TASK REQUIREMENTS: Please rewrite the data from the line containing "Which is furthest" through the end of the data, putting "closer" in place of "nearer" and leaving everything else unchanged.

(Questions about scene geometry)
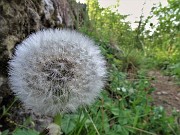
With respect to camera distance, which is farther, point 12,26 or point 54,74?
point 12,26

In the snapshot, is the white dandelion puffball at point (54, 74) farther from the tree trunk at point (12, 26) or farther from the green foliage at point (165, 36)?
the green foliage at point (165, 36)

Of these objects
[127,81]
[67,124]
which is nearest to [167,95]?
[127,81]

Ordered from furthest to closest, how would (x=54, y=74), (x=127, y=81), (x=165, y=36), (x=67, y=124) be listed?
(x=165, y=36), (x=127, y=81), (x=67, y=124), (x=54, y=74)

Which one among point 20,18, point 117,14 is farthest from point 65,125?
point 117,14

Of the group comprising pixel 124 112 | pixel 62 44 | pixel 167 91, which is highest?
pixel 62 44

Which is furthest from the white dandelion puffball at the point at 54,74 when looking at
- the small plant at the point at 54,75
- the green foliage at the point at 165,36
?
the green foliage at the point at 165,36

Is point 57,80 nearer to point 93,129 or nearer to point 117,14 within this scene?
point 93,129

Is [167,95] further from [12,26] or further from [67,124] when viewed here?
[12,26]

SOLVED PROBLEM:
Which is furthest from the white dandelion puffball at the point at 54,74 when looking at
- the small plant at the point at 54,75
- the green foliage at the point at 165,36
?
the green foliage at the point at 165,36

Is point 57,80 closer to point 93,129 or closer to point 117,14 within this scene?
point 93,129

Is [167,95] further from [12,26] or further from [67,124] when viewed here?
[12,26]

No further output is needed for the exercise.